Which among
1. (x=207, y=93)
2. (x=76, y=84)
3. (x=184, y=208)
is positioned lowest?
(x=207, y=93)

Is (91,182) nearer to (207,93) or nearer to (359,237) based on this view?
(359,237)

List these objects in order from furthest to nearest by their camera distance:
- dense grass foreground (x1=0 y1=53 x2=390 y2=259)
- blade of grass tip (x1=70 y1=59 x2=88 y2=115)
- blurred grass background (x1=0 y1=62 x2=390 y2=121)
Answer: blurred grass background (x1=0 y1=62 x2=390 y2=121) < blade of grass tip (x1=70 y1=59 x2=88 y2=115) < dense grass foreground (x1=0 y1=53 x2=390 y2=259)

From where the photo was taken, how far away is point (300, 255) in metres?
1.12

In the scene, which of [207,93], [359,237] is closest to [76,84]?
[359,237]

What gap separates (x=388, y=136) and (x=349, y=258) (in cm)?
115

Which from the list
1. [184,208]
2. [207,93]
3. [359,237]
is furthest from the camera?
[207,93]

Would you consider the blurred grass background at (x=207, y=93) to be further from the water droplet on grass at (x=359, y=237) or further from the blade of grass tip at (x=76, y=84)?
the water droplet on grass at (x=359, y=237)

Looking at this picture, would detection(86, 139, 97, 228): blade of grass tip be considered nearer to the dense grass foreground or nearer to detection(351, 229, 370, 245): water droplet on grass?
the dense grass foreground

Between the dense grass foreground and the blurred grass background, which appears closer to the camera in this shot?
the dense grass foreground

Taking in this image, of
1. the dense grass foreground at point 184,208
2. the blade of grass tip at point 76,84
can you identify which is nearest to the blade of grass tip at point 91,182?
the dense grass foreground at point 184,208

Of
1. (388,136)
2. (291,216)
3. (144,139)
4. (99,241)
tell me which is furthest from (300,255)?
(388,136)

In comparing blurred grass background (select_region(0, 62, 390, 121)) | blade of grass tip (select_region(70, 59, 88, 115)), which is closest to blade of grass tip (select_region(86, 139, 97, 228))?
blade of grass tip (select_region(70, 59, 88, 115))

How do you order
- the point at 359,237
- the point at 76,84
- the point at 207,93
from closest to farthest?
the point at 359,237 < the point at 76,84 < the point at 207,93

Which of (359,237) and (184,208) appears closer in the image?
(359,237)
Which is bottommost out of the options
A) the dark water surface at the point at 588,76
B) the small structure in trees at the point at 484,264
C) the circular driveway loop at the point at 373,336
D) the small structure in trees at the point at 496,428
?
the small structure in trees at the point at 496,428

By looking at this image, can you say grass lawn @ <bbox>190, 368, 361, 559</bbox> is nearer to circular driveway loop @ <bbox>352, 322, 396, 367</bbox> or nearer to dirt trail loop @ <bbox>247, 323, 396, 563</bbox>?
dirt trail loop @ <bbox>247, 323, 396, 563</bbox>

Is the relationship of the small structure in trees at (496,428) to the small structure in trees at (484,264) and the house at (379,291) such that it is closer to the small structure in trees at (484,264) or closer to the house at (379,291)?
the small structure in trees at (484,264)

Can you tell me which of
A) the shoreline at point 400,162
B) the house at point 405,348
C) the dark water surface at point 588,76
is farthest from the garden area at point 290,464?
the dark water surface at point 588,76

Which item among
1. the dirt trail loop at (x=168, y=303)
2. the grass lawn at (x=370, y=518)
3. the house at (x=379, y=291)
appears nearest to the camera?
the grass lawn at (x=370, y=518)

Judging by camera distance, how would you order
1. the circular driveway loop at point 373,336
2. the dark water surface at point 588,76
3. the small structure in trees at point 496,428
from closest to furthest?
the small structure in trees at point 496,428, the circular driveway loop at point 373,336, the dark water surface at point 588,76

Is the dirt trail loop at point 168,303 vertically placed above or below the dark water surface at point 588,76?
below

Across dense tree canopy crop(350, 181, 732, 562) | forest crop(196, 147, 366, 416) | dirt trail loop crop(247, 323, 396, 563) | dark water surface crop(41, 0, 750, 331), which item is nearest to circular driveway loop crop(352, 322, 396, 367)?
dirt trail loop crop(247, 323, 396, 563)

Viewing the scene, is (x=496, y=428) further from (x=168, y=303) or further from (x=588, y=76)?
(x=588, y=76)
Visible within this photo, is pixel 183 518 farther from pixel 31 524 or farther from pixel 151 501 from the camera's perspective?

> TASK TO COMPLETE:
Set out the complete listing exactly as shown.

> COMPLETED EXERCISE:
Which among
1. (x=207, y=93)
2. (x=76, y=84)
3. (x=184, y=208)
is positioned lowest?
(x=207, y=93)

Is (91,182) nearer to (207,93) or nearer to (359,237) based on this view?
(359,237)

List these objects in order from furthest to nearest by their camera distance:
- dense grass foreground (x1=0 y1=53 x2=390 y2=259)
- blade of grass tip (x1=70 y1=59 x2=88 y2=115)
- blurred grass background (x1=0 y1=62 x2=390 y2=121)
Answer: blurred grass background (x1=0 y1=62 x2=390 y2=121) < blade of grass tip (x1=70 y1=59 x2=88 y2=115) < dense grass foreground (x1=0 y1=53 x2=390 y2=259)

From where the photo was taken, how far away is point (300, 255) in metres?
1.12

In the scene, which of [207,93], [359,237] is closest to [76,84]?
[359,237]

What gap separates (x=388, y=136) and (x=349, y=258) (in cm)?
115

Which from the list
1. [184,208]
2. [207,93]
3. [359,237]
is furthest from the camera?
[207,93]

Would you consider the blurred grass background at (x=207, y=93) to be further from the water droplet on grass at (x=359, y=237) or further from the blade of grass tip at (x=76, y=84)?
the water droplet on grass at (x=359, y=237)

Looking at this picture, would detection(86, 139, 97, 228): blade of grass tip be considered nearer to the dense grass foreground or nearer to detection(351, 229, 370, 245): water droplet on grass?
the dense grass foreground

Between the dense grass foreground and the blurred grass background, which appears closer to the camera in this shot?
the dense grass foreground

Taking in this image, of
1. the dense grass foreground at point 184,208
2. the blade of grass tip at point 76,84
can you identify which is nearest to the blade of grass tip at point 91,182?
the dense grass foreground at point 184,208

Of
1. (388,136)
2. (291,216)
3. (144,139)
4. (99,241)
tell me which is furthest from (300,255)?
(388,136)

In comparing blurred grass background (select_region(0, 62, 390, 121)) | blade of grass tip (select_region(70, 59, 88, 115)), which is closest to blade of grass tip (select_region(86, 139, 97, 228))?
blade of grass tip (select_region(70, 59, 88, 115))

How do you order
- the point at 359,237
- the point at 76,84
- the point at 207,93
from closest to farthest?
the point at 359,237 < the point at 76,84 < the point at 207,93

Which of (359,237) and (184,208) appears closer in the image?
(359,237)
Which is bottommost out of the options
A) the dark water surface at the point at 588,76
B) the small structure in trees at the point at 484,264
C) the circular driveway loop at the point at 373,336
D) the small structure in trees at the point at 496,428
?
the small structure in trees at the point at 496,428

By looking at this image, can you say grass lawn @ <bbox>190, 368, 361, 559</bbox> is nearer to circular driveway loop @ <bbox>352, 322, 396, 367</bbox> or nearer to dirt trail loop @ <bbox>247, 323, 396, 563</bbox>?
dirt trail loop @ <bbox>247, 323, 396, 563</bbox>

Is the relationship of the small structure in trees at (496,428) to the small structure in trees at (484,264) and the house at (379,291) such that it is closer to the small structure in trees at (484,264) or closer to the house at (379,291)?
the small structure in trees at (484,264)

Can you tell me which of
A) the shoreline at point 400,162
B) the house at point 405,348
C) the dark water surface at point 588,76
is farthest from the garden area at point 290,464?
the dark water surface at point 588,76

Which item among
1. the dirt trail loop at (x=168, y=303)
2. the grass lawn at (x=370, y=518)
3. the house at (x=379, y=291)
appears nearest to the camera?
the grass lawn at (x=370, y=518)

Judging by camera distance, how would you order
1. the circular driveway loop at point 373,336
2. the dark water surface at point 588,76
3. the small structure in trees at point 496,428
from closest to furthest?
the small structure in trees at point 496,428, the circular driveway loop at point 373,336, the dark water surface at point 588,76

Is the dirt trail loop at point 168,303 vertically placed above or below the dark water surface at point 588,76?
below

Across dense tree canopy crop(350, 181, 732, 562) | forest crop(196, 147, 366, 416) | dirt trail loop crop(247, 323, 396, 563) | dark water surface crop(41, 0, 750, 331), which item is nearest to circular driveway loop crop(352, 322, 396, 367)?
dirt trail loop crop(247, 323, 396, 563)

Viewing the scene, is (x=496, y=428) further from (x=168, y=303) or further from (x=588, y=76)?
(x=588, y=76)
Visible within this photo, is pixel 183 518 farther from pixel 31 524 or farther from pixel 151 501 from the camera's perspective?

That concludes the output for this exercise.